İran Cumhurbaşkanı Hasan Ruhani’nin 3 Temmuz Çarşamba günü yaptığı ve İran’ın nükleer faaliyetlerine yeniden ve daha kapsamlı olarak döneceğini belirten açıklaması son bir yıldır giderek artan ABD-İran gerginliğinin son halkasını oluşturuyor.
Ruhani geçtiğimiz bir yıl içinde Avrupa ülkelerinin Kapsamlı Ortak Eylem Planı (KOEP) çerçevesinde yasal ve mali yükümlülüklerini yerine getirmediklerini vurgulayarak ülkesinin sınırsız uranyum zenginleştirme ve plütonyum üretme işlemleri dahil olmak üzere tüm nükleer faaliyetlerini yeniden başlatacağını açıkladı. Dışişleri Bakanı Cevad Zarif de yaptığı muhtelif açıklamalarda, Avrupa ülkelerinin anlaşmanın yükümlülüklerini yerine getirmesi ya da ABD’nin Nükleer Anlaşmaya dönmesi durumunda İran’ın söz konusu faaliyetlerini tekrar durdurabileceğini ifade etti. Benzer açıklama İran İstihbarat Bakanı Mahmud Alevi tarafından da tekrarlandı.
Esasında İran, Trump yönetiminin geçtiğimiz yıl anlaşmadan tek yanlı çıkması ve ardından en önemli ticari ortağı olan Avrupa ülkelerinin pratikte ABD ile paralel hareket etmesi üzerine birtakım tedbirlere başvuracağını daha önce de açıklamış, Ruhani mayıs ayında yaptığı açıklamada iki ay sonra bu çalışmalara yeniden başlanacağının altını çizmişti. Özellikle İran’ın bel bağladığı INSTEX mekanizmasının ölü doğması ve mekanizmanın yalnızca 4-5 milyon dolarlık bir bütçe ile ve ABD yaptırımları dışında kalan kalemler için kullanılacağının açıklanması İran için bardağı taşıran son damla oldu. Zira İran son bir yıldır özellikle petrol satışı konusunun kendisi için kırmızı çizgi olduğu belirtiyor ve bu alanda bir garanti talep ediyordu. İran’ın önemli müşterilerine uygulanan geçici muafiyetlerin kaldırılması ile birlikte ambargo öncesi 2,5 milyon varil olan günlük petrol satışı 300-400 bin varil civarına düşmüş durumda ki bu durum İran ekonomisi için alarm zillerinin çalmasına neden oluyor.

──────────

• [Yazılı talimat] Lütfen ABD-İran gerginliğini ve İran'ın nükleer faaliyetlerini anlatan yazıyı son cümlesinin ardından sürdürün.

• [Gösterilen kayıtlar]
──────────

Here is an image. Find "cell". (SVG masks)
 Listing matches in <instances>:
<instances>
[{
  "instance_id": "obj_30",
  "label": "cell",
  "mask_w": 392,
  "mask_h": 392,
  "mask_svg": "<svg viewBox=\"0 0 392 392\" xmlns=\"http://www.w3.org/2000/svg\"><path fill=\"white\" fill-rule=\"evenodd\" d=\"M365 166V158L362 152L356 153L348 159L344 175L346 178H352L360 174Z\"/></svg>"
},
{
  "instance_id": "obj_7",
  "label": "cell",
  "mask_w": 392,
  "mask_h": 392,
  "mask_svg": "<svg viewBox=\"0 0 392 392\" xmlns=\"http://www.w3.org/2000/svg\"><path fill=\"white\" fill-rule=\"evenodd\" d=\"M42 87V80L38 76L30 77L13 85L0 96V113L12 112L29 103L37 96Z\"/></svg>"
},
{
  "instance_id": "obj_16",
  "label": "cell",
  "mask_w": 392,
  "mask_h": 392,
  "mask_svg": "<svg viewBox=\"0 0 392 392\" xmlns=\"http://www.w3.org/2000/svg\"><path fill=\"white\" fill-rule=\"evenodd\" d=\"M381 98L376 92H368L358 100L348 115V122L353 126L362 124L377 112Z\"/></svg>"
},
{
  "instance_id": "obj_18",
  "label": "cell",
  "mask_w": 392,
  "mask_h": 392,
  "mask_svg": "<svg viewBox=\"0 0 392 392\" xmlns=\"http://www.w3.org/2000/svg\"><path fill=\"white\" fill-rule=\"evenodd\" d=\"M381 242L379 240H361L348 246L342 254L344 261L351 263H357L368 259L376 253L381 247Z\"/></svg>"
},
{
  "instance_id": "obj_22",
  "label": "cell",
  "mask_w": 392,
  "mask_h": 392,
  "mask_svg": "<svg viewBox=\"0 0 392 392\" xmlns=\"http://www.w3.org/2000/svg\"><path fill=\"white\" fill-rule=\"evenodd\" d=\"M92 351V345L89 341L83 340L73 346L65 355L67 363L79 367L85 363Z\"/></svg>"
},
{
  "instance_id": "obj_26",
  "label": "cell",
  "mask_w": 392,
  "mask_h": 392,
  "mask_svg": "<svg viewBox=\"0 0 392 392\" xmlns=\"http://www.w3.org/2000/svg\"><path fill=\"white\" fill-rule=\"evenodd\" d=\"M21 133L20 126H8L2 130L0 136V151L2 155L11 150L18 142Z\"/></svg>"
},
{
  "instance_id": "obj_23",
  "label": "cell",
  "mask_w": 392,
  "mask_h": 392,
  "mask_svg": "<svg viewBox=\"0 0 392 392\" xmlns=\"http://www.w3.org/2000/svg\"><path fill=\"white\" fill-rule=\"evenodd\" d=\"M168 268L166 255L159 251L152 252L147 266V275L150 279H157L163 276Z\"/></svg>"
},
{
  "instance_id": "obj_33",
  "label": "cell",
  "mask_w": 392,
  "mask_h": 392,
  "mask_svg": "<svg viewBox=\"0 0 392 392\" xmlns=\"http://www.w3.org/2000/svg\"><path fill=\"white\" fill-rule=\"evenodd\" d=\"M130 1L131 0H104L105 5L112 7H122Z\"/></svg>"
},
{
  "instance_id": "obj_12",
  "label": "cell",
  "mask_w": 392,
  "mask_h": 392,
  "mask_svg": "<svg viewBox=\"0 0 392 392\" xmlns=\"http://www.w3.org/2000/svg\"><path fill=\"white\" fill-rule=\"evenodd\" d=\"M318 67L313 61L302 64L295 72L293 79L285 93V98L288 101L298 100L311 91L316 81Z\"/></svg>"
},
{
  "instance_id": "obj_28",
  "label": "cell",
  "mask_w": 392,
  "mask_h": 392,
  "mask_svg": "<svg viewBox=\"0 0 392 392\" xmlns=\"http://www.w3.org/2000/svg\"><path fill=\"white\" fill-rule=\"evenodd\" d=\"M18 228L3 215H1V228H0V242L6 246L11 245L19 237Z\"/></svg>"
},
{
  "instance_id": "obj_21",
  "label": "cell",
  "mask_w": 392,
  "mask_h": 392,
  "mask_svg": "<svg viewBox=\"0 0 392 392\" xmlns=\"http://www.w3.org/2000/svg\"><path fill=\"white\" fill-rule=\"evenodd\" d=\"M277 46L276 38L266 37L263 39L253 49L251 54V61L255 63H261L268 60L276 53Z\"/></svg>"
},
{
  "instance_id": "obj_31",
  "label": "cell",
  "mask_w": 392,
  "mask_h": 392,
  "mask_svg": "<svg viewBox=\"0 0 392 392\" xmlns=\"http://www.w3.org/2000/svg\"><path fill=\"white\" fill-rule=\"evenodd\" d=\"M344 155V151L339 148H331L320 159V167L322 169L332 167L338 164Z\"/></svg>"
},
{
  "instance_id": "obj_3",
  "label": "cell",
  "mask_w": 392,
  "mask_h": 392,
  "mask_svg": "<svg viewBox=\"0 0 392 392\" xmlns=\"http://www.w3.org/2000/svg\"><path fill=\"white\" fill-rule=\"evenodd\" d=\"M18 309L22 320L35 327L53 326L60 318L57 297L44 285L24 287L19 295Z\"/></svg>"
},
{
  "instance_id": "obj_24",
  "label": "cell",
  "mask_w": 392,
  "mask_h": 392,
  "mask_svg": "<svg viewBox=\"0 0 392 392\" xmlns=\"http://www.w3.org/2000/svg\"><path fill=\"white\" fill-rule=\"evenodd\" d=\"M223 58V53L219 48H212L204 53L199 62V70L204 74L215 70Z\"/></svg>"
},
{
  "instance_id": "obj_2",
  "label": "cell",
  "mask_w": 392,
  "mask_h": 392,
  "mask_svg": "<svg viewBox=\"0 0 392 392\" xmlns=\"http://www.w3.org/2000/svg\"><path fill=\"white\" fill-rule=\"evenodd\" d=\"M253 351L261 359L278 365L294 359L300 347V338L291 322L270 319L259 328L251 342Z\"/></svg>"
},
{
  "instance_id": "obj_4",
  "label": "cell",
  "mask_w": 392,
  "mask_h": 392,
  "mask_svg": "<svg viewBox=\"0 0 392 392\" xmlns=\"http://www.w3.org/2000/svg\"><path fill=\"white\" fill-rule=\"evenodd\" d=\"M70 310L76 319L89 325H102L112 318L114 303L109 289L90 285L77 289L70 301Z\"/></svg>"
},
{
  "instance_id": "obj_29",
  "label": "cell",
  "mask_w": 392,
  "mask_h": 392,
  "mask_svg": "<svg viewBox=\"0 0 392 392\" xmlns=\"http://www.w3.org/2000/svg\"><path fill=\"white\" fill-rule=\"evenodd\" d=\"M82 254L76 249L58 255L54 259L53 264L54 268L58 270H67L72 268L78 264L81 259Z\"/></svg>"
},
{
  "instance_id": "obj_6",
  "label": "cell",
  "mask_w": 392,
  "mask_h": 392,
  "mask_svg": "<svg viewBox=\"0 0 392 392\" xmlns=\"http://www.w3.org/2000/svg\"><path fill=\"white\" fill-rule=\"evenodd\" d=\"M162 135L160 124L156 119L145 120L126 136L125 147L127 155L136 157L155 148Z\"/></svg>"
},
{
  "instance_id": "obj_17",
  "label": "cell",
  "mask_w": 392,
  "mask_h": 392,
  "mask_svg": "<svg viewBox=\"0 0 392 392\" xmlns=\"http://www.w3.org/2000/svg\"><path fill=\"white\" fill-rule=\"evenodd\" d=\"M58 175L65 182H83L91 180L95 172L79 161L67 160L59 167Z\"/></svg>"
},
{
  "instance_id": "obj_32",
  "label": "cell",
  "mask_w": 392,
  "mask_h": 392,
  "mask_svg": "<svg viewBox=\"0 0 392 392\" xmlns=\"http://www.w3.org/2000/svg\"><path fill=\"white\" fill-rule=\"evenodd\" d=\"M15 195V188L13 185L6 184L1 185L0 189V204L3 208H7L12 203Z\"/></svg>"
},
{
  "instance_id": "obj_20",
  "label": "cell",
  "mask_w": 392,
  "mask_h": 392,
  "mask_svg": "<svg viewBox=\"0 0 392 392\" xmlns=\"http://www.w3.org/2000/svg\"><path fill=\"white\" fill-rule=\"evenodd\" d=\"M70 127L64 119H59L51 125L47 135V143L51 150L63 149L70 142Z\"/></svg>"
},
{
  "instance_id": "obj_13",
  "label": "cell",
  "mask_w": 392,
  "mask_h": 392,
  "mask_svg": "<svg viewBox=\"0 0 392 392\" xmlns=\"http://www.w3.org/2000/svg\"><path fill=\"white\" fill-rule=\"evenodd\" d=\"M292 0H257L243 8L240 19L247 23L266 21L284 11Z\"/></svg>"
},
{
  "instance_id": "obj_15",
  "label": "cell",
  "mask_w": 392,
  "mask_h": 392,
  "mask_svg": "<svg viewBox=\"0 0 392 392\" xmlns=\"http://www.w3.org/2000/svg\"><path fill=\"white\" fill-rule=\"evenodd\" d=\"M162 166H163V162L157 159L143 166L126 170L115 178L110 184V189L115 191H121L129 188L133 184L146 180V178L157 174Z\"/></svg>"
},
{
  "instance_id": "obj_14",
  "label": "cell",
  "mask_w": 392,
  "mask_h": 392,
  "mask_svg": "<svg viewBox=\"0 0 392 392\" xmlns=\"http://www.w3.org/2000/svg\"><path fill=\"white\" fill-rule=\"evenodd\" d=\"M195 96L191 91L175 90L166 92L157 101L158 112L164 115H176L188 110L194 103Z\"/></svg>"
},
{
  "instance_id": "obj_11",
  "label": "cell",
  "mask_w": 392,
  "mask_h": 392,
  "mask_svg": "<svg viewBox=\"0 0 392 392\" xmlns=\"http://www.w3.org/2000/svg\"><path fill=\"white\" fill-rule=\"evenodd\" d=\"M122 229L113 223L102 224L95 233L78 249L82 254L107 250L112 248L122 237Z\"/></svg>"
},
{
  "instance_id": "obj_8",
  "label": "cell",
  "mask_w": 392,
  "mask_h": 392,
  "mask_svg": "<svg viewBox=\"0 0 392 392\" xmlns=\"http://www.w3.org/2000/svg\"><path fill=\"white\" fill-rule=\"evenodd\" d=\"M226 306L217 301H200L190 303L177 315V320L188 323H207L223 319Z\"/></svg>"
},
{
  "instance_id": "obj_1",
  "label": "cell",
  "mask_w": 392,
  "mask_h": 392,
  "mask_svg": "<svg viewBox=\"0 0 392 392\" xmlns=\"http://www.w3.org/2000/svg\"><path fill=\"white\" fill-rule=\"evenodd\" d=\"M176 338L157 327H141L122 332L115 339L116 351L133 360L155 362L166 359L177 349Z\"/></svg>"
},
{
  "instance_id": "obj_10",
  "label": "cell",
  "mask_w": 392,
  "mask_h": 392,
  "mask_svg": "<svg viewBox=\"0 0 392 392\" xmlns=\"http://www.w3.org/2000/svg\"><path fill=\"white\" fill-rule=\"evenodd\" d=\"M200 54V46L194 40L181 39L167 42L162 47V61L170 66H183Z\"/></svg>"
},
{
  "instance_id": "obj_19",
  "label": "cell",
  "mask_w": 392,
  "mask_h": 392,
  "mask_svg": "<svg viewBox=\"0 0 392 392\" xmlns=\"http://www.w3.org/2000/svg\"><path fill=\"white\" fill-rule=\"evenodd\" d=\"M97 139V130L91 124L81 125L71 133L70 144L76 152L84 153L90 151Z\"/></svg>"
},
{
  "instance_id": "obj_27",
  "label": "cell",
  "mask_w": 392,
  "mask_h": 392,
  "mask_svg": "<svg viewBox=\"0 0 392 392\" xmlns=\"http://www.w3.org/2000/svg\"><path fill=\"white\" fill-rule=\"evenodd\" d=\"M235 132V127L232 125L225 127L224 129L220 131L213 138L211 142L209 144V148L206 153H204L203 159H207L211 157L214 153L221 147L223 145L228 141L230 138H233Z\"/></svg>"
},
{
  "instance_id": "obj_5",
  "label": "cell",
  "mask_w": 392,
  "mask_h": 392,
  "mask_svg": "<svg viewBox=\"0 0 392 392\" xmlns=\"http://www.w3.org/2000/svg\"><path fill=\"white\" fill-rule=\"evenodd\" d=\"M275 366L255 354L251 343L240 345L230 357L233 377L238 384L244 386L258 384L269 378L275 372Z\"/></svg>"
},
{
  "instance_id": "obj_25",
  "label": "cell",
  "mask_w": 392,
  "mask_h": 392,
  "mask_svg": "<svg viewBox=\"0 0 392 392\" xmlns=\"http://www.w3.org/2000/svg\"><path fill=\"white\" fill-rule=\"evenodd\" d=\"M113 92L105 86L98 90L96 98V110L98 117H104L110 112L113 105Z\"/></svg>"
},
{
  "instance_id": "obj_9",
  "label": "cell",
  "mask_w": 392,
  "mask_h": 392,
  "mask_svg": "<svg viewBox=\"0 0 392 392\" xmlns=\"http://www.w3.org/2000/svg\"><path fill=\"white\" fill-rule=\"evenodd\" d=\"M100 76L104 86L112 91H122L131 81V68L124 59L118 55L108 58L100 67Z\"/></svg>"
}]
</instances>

──────────

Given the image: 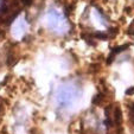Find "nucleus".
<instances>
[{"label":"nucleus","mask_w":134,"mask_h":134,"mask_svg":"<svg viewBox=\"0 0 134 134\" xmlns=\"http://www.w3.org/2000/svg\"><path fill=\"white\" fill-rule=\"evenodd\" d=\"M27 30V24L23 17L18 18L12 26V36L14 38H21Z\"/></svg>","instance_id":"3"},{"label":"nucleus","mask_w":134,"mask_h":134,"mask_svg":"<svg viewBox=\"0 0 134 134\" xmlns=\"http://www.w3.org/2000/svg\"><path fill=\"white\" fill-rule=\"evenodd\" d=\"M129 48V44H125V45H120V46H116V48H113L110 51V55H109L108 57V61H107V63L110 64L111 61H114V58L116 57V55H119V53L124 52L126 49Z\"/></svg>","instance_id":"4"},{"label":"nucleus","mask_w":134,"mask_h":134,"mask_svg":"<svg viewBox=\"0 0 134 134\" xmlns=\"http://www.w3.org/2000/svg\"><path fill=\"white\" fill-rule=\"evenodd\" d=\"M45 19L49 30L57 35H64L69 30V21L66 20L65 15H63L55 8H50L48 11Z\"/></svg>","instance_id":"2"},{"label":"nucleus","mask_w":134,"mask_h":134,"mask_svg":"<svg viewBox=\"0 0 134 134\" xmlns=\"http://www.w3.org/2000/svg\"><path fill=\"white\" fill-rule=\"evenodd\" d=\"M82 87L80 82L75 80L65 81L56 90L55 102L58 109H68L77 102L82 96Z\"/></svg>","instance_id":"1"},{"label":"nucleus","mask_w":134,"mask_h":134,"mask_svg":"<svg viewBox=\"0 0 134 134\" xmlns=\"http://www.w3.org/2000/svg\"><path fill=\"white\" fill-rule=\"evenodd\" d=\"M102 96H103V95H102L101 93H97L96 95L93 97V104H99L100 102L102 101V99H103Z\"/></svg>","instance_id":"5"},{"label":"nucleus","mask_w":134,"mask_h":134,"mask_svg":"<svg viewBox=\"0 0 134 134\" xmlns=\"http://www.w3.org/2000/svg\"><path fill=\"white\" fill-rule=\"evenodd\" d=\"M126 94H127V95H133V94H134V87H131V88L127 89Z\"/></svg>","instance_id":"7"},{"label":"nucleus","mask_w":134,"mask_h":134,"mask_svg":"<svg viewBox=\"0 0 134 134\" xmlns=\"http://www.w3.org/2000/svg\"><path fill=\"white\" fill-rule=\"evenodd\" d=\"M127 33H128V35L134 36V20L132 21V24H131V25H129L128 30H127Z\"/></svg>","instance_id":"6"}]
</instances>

──────────

• [Görev yanıtı]
Nükleer faaliyetlere başlanması dengeleri değiştirecek
Trump yönetimi anlaşmadan çıktığından beri farklı vesilelerle hedefinin İran’da bir rejim değişikliği değil daha uygun bir nükleer anlaşma olduğunu belirtmiş, uyguladığı sert yaptırımlara rağmen İran ile ön şartsız müzakerelere hazır olduğunu belirtmişti. Bu söylemine uygun olarak özellikle son iki ay içinde İran’ın gerilimi artırma stratejisine aynı dille cevap vermemiş, hatta Trump, İran hava savunma füzelerinin düşürdüğü ABD insansız hava aracı olayı esnasında bölgede bulunan mürettebatlı uçağı vurmadığı için İranlılara teşekkür dahi etmişti. Aniden yükselen gerilimi düşürme çabaları ABD yönetimi ile de sınırlı kalmamış BAE de yaptığı açıklama ile Fuceyra limanında gerçekleşen tanker saldırılarının İran’ın işi olduğuna dair bir kanıt bulunmadığını duyurmuştu.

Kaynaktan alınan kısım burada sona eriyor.